* Text extract
Before night a couple of trees fell to Ogan's
axe, and it was not many days until there was a
"clearin," and all was in readiness for a "house
raisin." By that time others had arrived,
looking for homes. One was Martin Swank, then a
boy of fourteen, who with his father had come
from Ohio. It was this Martin Swank, who seventy
years after told me of this "raisin," proud that
boy though he was he had had the honor of
"taking up one corner" of the one room cabin.
Ogan was a planner of big things, but was
possessed of an "itchy heel" that had driven him
to move on again and again before his dreams
could realize fulfillment. He had cut the
pathway through the woods by which the supplies
and the officials made their way to the Paradise
Springs Treaty Ground in the fall of 1826. For
the eight years since then he had followed the
will o' the wisp of promise, the next field
always seeming to hold prospects of a brighter
future. And so they had come to another
location, looking and hoping.

* Stated exercise
Continue the account of Ogan's cabin raising with a few more sentences, starting right after "looking and hoping."

* Record extracts

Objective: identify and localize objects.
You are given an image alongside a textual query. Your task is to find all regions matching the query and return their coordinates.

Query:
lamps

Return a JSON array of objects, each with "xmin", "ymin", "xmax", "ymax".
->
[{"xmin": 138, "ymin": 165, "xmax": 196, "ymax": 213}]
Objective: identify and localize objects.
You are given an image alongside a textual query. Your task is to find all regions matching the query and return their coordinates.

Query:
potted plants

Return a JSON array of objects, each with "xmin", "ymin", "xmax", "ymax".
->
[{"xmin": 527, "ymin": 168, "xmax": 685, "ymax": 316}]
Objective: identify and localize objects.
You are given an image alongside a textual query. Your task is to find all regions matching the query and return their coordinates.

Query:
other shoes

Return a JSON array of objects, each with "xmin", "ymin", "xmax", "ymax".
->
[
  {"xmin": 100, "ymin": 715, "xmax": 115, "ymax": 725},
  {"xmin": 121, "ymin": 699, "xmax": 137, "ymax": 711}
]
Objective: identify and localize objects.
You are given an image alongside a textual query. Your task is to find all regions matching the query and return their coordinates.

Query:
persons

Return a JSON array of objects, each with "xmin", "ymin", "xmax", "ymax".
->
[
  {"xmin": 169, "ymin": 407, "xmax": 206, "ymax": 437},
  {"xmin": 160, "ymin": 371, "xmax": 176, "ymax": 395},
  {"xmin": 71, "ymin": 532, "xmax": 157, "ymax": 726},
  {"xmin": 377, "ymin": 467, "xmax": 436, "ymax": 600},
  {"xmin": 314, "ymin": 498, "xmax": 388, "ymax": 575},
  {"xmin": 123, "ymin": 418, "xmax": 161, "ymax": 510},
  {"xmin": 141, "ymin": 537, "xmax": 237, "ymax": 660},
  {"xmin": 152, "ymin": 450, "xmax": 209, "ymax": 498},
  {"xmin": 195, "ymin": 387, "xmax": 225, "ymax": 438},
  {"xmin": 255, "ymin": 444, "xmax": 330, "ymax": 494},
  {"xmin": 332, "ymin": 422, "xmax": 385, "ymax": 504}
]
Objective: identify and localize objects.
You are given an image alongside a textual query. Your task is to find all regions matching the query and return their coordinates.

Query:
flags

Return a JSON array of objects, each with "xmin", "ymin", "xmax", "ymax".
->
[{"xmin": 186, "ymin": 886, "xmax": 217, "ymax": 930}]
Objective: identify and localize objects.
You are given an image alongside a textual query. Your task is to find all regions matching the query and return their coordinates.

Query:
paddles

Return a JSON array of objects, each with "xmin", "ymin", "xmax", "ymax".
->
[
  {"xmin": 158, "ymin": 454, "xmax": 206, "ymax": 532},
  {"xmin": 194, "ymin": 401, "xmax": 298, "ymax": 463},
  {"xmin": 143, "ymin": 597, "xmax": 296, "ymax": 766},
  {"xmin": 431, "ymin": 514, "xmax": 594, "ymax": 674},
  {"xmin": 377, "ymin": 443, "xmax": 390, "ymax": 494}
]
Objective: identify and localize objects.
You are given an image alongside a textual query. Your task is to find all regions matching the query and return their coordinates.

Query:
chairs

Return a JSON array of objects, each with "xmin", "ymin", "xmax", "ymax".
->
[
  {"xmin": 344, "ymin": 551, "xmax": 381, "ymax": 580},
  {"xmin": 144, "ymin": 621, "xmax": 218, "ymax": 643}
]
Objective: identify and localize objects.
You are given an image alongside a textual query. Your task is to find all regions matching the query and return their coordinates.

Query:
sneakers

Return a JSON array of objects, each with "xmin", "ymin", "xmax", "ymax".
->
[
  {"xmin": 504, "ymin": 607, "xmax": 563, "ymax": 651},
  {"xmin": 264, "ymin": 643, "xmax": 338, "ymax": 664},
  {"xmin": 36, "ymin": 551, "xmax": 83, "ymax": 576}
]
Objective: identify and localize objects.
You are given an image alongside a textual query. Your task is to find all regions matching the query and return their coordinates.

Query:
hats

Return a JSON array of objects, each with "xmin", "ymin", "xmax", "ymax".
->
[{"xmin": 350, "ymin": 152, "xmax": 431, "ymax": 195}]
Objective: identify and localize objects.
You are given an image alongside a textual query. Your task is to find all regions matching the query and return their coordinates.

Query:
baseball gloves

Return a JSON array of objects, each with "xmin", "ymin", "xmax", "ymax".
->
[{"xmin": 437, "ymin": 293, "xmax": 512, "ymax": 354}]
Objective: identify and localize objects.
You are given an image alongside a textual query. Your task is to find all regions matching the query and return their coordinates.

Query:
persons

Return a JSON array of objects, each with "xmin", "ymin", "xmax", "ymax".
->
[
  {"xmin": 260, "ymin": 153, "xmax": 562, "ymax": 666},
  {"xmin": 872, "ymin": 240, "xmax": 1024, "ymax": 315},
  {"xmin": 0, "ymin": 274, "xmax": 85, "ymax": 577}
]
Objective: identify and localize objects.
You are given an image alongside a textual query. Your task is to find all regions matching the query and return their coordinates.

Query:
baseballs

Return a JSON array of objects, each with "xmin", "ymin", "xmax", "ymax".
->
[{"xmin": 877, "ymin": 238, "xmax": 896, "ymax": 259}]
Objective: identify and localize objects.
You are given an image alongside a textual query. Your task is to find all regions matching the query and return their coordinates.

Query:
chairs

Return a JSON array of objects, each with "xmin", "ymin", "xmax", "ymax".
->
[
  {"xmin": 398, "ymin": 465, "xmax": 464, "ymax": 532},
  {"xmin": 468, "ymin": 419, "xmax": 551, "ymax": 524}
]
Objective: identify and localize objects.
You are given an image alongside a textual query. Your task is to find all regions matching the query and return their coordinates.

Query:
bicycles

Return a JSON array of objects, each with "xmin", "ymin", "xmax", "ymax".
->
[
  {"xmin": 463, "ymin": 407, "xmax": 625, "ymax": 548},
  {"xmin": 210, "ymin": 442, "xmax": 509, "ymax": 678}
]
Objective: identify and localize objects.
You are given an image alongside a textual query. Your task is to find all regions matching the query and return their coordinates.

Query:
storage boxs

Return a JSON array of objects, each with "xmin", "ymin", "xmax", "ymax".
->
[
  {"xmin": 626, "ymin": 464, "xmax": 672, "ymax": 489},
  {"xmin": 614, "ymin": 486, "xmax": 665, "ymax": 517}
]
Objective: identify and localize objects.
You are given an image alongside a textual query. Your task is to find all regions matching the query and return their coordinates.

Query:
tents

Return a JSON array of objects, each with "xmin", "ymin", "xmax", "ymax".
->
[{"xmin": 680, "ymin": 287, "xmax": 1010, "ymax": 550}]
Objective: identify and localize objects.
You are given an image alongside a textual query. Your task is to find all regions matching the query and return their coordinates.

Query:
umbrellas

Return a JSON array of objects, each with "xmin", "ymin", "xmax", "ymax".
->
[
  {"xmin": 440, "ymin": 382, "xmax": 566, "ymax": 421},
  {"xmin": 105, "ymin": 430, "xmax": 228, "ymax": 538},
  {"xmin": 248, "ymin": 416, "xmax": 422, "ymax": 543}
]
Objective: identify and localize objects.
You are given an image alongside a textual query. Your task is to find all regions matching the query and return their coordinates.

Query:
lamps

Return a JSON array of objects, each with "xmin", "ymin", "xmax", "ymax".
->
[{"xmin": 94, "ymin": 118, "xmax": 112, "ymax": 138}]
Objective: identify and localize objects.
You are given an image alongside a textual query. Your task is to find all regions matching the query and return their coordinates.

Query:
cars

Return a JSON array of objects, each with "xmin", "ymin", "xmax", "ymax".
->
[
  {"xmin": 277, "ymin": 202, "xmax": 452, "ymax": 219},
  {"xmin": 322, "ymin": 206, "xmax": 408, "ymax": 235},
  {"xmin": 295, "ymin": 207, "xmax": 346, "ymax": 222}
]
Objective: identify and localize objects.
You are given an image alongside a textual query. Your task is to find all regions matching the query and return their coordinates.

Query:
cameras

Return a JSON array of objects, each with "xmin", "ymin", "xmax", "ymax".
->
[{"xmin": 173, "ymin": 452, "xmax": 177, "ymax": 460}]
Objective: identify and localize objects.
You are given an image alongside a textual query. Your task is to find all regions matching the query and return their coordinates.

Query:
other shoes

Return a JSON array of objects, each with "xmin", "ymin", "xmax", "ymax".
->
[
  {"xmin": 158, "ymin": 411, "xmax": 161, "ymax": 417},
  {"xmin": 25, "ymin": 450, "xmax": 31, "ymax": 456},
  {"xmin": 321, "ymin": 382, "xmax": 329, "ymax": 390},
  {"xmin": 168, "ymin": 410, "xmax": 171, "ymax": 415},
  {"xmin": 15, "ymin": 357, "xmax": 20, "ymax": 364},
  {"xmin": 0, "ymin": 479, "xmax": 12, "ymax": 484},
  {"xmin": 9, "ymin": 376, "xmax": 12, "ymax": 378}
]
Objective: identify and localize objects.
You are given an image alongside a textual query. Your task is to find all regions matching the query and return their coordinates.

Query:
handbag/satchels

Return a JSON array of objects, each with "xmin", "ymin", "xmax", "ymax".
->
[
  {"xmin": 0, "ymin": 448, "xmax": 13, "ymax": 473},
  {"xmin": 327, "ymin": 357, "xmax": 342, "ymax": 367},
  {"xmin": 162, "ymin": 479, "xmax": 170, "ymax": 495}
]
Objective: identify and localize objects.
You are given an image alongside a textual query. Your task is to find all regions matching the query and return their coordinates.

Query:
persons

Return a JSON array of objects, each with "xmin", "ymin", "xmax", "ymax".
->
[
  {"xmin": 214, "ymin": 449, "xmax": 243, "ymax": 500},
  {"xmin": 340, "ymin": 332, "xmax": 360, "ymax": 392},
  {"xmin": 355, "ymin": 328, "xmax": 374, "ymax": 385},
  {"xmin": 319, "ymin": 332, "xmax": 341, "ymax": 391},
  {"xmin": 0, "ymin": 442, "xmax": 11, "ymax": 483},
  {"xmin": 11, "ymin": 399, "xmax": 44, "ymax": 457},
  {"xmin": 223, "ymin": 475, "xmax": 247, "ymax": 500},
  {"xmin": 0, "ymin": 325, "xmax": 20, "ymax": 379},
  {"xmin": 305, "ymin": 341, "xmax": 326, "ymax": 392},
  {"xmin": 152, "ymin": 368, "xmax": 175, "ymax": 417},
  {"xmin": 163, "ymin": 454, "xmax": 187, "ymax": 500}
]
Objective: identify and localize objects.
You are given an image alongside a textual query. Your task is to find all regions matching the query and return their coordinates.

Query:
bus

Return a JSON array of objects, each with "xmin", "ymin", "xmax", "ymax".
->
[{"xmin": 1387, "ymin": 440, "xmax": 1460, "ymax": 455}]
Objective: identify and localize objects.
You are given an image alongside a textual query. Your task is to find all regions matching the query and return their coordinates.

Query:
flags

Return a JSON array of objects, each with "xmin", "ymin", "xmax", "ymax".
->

* Exercise result
He and Mary were alone in their settlement
for the first winter, but the next summer
brought back some of the prospectors who had
"looked" the fall before, Martin Swank and his
parents being among them. There were the
Simontons, Harters, Stricklers, Willises,
Thorns, Krishers and Fannins.
Towns were being started all around, and Ogan
could finally see promise of a reality of his
dream. The honor of being the "Proprietor of a
Town" was tempting, so in the fall of 1836 he
called in a surveyor, and a part of the little
more than a hundred acres he had purchased of
the Government was platted into town lots.
As I. A. Tomlinson, the surveyor, put the
last lines on the sketch of streets and alleys,
he asked of the already proud parents, "What
shall we christen the child?"
What moved Ogan, though Irish and red headed,
to say: "The child shall be called Manchester,"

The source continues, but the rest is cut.